Objective
Look below for the line containing "Which item, taken from". Output it and each remaining line of the entries exactly, and nothing else.

Data entries:
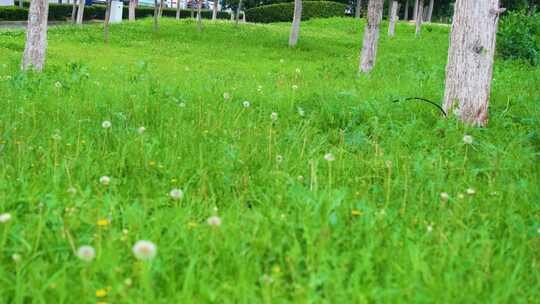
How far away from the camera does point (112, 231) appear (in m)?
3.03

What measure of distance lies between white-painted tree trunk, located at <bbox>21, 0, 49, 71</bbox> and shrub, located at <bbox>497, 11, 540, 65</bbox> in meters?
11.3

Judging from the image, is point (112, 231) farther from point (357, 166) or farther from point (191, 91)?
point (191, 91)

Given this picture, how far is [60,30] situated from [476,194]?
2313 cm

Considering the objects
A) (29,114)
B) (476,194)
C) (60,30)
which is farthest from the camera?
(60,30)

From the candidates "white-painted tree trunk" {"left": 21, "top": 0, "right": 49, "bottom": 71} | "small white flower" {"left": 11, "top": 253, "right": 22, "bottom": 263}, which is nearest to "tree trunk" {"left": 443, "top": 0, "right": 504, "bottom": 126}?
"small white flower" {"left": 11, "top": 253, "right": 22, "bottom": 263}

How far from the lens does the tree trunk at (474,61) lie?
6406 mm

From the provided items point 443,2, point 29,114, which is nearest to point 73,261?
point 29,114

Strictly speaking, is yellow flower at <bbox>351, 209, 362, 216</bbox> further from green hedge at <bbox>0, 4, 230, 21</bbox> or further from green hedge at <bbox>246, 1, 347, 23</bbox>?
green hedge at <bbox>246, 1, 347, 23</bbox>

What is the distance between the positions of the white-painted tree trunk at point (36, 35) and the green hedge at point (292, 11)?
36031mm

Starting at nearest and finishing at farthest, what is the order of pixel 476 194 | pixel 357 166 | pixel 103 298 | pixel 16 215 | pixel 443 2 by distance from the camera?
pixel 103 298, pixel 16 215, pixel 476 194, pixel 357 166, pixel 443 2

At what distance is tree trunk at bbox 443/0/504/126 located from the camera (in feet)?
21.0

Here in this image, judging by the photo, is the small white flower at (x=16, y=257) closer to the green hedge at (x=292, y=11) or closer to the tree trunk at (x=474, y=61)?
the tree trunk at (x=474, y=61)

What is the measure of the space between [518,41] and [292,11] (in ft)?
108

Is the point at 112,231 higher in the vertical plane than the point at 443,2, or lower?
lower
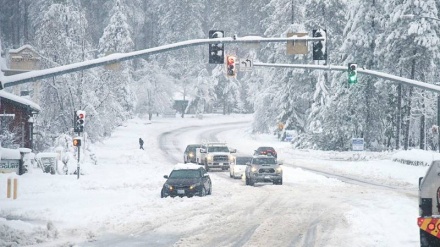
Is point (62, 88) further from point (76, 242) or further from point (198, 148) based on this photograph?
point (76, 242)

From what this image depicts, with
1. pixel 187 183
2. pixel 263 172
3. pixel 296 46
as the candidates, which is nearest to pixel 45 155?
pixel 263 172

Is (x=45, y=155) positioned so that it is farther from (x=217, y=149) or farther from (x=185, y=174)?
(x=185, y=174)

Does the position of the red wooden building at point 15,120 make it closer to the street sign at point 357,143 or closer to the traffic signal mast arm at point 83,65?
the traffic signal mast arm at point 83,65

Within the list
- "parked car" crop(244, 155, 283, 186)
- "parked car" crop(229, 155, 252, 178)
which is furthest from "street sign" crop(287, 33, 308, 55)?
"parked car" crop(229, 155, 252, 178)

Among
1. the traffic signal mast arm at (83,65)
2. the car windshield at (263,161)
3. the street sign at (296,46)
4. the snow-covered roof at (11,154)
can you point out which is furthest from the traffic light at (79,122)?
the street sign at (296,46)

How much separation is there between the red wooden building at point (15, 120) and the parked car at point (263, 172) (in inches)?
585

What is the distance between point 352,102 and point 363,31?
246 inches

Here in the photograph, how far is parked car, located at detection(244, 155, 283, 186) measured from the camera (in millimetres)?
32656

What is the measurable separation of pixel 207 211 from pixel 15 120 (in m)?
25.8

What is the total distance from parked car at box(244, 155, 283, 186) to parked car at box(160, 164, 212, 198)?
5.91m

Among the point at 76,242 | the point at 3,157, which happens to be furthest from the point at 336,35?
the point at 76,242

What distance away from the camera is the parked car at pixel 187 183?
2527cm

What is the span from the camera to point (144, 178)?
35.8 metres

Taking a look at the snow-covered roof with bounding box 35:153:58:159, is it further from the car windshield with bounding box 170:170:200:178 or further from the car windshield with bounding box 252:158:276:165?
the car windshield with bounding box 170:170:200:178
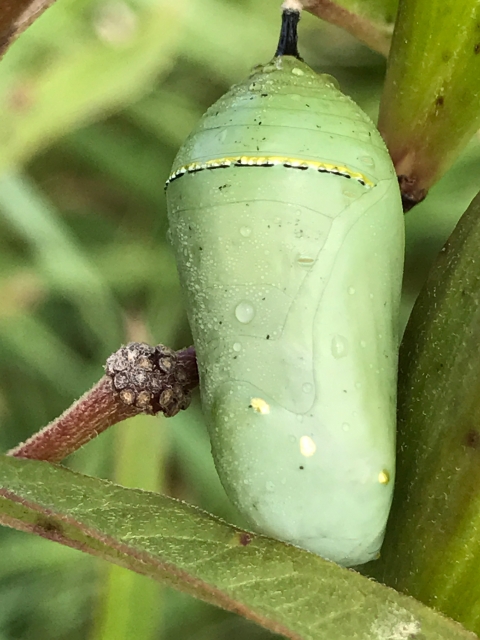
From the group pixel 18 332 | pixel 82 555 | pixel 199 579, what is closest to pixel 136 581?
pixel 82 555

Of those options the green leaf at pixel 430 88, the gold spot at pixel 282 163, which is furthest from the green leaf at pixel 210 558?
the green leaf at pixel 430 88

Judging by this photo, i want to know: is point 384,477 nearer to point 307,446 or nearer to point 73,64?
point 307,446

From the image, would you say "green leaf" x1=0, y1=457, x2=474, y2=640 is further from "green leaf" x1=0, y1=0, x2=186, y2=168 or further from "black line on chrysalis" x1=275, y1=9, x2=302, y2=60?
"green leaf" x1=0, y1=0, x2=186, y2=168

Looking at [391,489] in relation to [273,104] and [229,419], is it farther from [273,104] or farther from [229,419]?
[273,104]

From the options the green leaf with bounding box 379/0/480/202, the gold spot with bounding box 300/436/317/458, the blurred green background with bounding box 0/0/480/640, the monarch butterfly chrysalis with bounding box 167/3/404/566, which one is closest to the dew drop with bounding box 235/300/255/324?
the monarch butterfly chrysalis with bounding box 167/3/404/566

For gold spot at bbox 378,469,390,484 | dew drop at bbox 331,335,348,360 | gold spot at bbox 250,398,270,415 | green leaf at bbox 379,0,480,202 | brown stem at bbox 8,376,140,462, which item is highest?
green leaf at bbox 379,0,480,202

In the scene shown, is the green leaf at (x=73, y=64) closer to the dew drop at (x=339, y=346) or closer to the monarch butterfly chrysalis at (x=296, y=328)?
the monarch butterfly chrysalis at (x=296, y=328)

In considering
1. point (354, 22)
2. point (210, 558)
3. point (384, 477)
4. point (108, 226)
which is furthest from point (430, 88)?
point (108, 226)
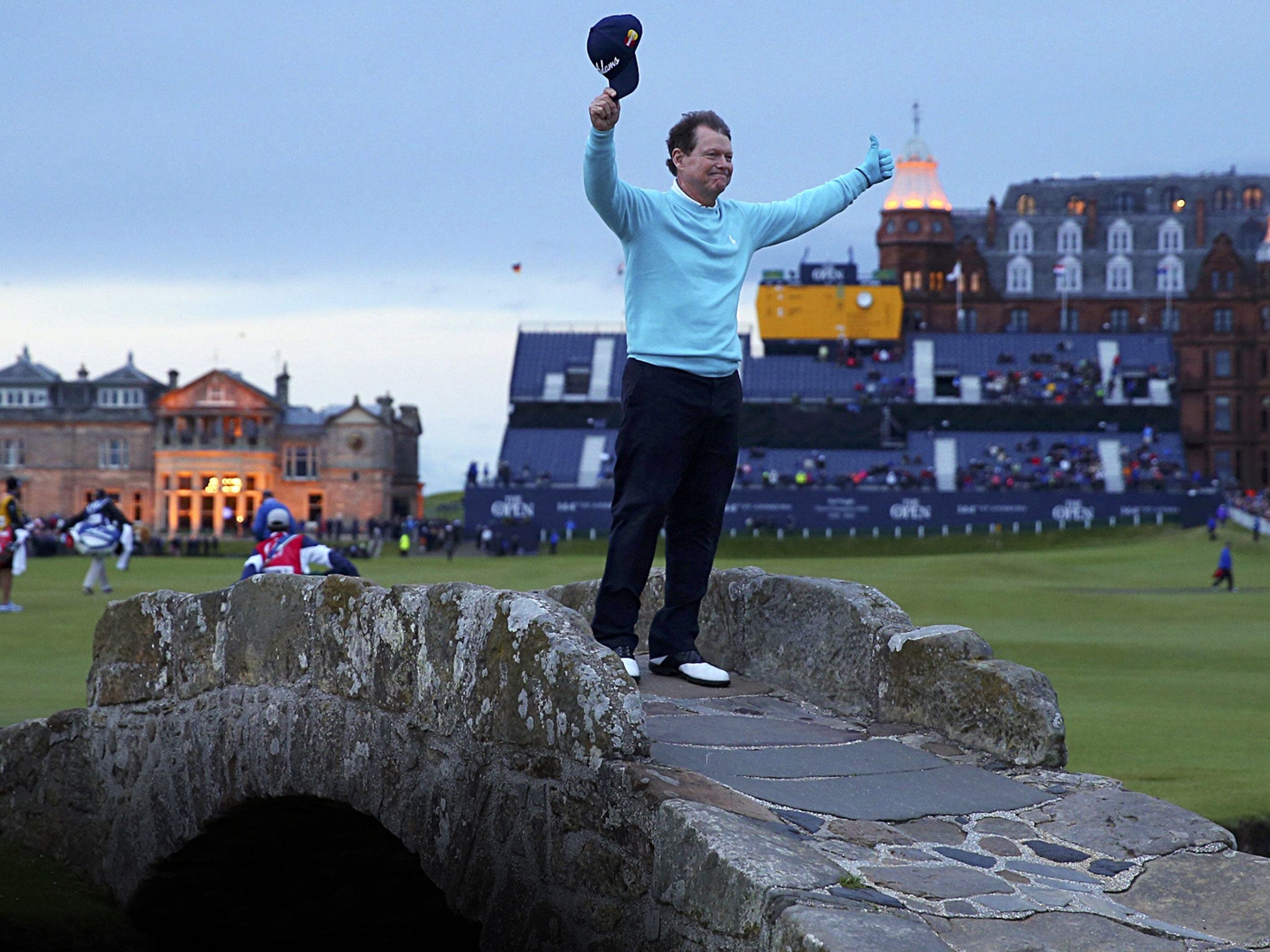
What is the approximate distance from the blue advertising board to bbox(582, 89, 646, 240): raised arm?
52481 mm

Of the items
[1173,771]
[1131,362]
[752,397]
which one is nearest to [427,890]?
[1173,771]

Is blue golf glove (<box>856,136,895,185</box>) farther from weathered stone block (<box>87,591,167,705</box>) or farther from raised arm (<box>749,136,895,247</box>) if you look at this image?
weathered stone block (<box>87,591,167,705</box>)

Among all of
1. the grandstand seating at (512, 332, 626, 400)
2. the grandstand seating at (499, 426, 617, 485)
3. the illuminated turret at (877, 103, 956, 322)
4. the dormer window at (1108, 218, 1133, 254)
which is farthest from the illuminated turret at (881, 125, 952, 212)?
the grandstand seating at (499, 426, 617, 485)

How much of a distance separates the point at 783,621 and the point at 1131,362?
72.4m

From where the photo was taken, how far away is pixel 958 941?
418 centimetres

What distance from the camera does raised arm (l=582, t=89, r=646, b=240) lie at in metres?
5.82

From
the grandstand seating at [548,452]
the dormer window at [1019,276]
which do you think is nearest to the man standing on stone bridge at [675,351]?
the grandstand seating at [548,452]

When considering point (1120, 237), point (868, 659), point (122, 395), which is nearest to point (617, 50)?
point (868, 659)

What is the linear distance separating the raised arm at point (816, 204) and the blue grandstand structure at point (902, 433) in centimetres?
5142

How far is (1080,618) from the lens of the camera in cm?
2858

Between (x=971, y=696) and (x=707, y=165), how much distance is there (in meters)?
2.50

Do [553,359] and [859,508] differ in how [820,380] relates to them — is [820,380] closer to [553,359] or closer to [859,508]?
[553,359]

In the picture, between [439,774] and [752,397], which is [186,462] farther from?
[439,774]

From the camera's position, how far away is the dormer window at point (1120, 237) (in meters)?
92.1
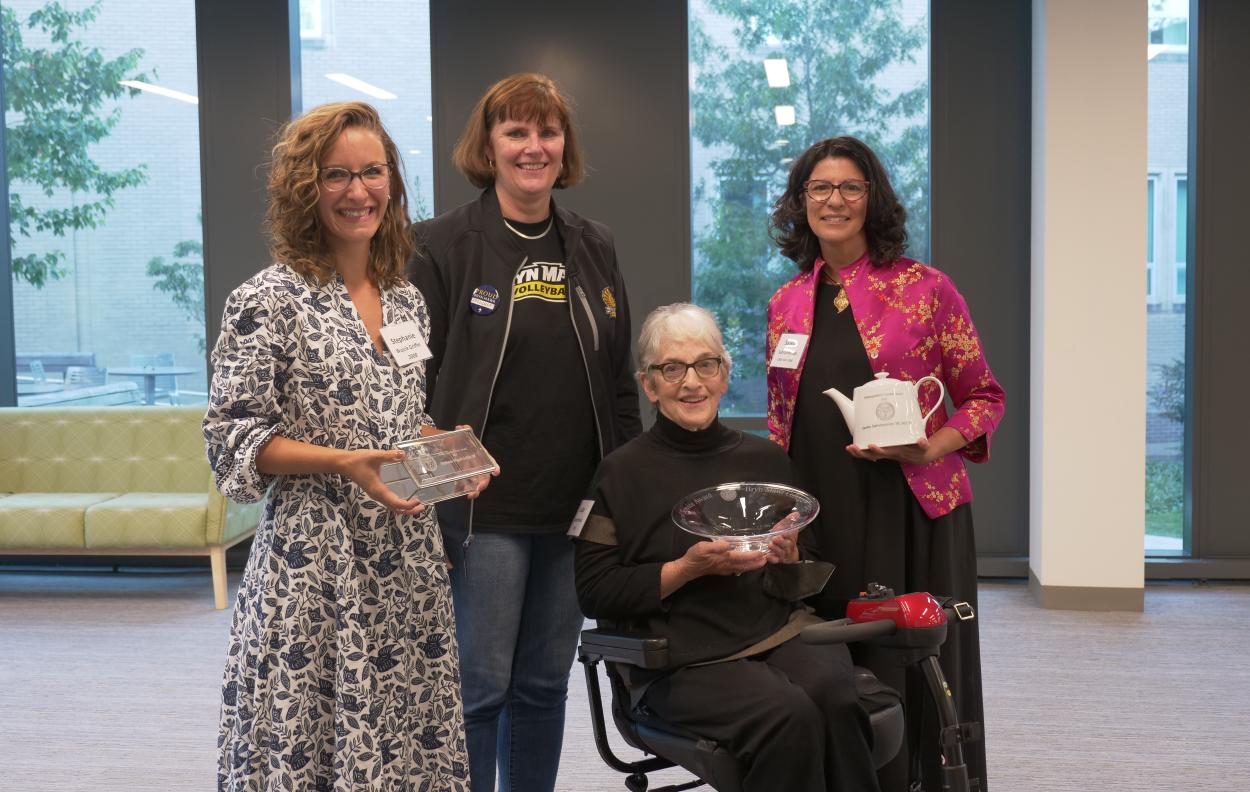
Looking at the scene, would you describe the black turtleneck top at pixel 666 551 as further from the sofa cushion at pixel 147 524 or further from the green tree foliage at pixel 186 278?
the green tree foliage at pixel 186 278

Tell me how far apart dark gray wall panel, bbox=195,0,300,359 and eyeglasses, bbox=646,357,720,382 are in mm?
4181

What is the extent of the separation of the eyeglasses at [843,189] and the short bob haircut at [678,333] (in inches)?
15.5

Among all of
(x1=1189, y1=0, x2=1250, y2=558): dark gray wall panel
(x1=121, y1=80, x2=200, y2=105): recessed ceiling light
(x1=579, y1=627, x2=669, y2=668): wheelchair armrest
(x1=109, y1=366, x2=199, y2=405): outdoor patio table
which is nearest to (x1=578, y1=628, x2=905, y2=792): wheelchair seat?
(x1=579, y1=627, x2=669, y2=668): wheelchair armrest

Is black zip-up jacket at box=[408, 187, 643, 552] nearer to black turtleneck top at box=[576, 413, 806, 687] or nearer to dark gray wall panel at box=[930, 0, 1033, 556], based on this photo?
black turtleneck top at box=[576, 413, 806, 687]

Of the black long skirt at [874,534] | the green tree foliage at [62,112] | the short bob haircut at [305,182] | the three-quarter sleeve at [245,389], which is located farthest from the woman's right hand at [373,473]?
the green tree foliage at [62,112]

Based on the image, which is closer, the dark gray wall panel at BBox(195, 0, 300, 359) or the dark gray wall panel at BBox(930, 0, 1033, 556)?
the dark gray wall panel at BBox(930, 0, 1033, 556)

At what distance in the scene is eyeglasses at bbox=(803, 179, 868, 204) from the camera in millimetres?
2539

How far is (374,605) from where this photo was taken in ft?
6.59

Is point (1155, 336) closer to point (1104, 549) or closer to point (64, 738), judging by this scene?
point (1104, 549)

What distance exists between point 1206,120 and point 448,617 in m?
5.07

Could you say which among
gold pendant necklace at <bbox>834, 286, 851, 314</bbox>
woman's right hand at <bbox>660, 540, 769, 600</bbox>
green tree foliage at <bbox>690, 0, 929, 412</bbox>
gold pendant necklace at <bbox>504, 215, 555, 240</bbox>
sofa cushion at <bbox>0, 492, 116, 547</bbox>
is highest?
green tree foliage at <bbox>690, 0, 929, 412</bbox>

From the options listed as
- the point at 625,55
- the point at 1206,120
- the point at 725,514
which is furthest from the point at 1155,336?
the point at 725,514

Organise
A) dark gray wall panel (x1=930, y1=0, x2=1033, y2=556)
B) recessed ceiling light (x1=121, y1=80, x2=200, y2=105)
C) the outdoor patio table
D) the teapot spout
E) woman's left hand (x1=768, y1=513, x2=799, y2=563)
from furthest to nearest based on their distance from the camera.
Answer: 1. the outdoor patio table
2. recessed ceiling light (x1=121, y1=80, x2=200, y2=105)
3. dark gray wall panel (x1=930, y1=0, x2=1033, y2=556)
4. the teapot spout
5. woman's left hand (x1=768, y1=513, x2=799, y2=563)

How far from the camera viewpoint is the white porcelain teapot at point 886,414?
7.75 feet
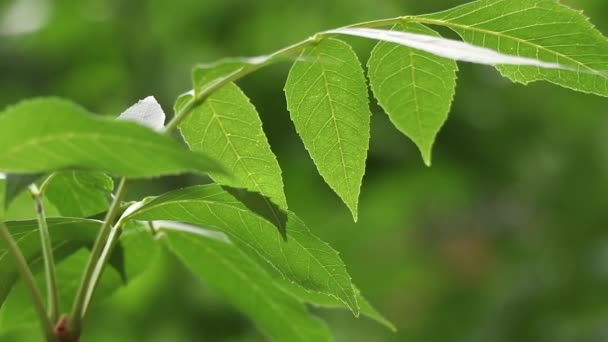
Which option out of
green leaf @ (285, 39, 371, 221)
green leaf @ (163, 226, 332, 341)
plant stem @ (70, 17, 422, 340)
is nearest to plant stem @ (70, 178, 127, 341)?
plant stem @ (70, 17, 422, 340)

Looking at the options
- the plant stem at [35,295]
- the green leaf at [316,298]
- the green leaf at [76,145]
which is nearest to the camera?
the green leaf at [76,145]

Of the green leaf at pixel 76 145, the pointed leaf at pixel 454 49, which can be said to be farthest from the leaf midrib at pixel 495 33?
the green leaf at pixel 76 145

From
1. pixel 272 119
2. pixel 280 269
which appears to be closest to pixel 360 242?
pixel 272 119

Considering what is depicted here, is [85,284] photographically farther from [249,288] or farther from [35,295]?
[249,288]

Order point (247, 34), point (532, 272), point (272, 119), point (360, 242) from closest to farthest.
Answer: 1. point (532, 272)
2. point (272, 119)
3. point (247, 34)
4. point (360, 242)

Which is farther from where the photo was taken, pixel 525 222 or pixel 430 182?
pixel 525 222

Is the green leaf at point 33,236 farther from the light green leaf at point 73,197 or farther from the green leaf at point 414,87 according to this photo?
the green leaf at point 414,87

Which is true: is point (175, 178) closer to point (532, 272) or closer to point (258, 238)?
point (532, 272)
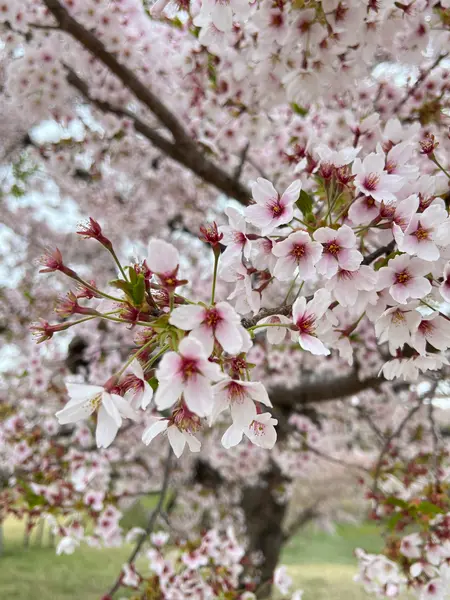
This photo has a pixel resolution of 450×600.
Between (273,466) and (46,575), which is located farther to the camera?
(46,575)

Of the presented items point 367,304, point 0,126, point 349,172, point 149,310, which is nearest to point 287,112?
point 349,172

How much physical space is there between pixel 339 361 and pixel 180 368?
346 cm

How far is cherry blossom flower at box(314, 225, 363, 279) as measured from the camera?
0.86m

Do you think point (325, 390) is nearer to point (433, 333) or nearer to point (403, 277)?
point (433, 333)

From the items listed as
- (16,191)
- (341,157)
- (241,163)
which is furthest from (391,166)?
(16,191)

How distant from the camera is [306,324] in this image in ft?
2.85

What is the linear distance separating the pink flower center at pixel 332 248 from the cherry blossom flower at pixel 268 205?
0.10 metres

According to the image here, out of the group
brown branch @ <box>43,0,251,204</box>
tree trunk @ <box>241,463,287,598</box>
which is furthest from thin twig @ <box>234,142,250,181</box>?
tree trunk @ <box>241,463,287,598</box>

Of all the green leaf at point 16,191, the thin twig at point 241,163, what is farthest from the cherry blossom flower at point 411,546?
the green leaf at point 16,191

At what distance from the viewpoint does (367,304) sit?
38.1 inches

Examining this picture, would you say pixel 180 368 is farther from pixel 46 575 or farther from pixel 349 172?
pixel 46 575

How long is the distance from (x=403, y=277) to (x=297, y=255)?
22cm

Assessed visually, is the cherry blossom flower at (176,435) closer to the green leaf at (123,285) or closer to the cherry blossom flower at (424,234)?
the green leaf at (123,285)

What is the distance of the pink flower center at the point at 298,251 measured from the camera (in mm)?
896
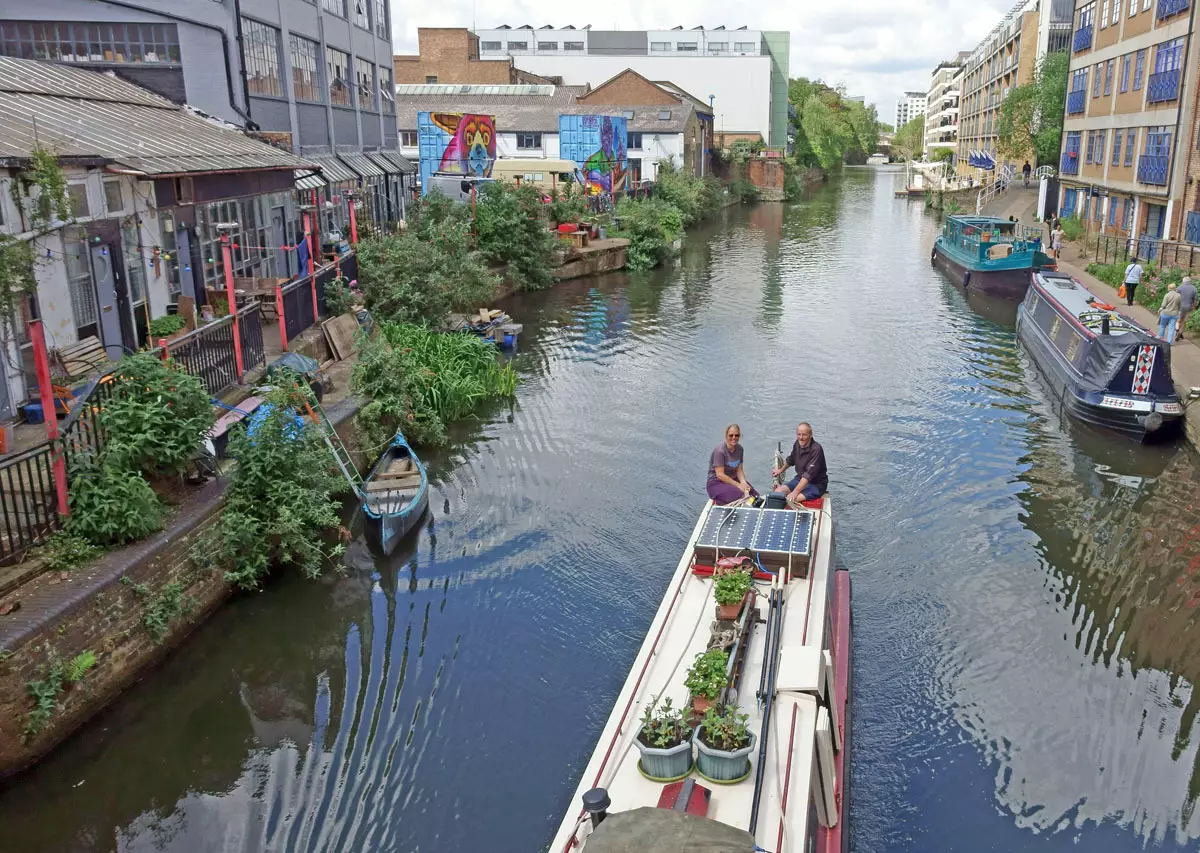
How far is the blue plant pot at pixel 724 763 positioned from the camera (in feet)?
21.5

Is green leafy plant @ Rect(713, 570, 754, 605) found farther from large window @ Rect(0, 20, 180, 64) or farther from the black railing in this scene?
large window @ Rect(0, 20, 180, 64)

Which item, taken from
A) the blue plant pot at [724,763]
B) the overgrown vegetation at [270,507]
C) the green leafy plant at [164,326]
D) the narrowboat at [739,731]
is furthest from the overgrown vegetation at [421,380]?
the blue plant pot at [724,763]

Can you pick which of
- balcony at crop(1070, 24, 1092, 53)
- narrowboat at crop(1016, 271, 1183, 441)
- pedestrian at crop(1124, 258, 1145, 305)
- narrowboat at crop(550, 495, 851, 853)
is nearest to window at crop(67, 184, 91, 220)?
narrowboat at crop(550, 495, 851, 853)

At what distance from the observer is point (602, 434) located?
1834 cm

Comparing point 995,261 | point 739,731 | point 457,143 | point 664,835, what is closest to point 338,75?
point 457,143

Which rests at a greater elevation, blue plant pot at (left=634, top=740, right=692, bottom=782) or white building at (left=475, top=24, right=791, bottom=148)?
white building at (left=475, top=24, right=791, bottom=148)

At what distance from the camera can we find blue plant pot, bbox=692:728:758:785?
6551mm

Expected answer
Which item, taken from
A) the blue plant pot at [724,763]
B) the overgrown vegetation at [270,507]
C) the green leafy plant at [164,326]
D) the narrowboat at [739,731]
is furthest from the overgrown vegetation at [421,380]?
the blue plant pot at [724,763]

Can you pick which of
- balcony at crop(1070, 24, 1092, 53)
- narrowboat at crop(1016, 271, 1183, 441)
- pedestrian at crop(1124, 258, 1145, 305)
- narrowboat at crop(550, 495, 851, 853)
is nearest to window at crop(67, 184, 91, 220)?
narrowboat at crop(550, 495, 851, 853)

At what distance from the observer is point (602, 434) located?
1834 cm

Comparing point 995,261 | point 739,731 | point 457,143 | point 664,835, what is closest to point 338,75?
point 457,143

Which rests at a greater elevation, blue plant pot at (left=634, top=740, right=692, bottom=782) or white building at (left=475, top=24, right=791, bottom=148)?
white building at (left=475, top=24, right=791, bottom=148)

At what distance from the camera can we find blue plant pot, bbox=692:728:758:785?
6551mm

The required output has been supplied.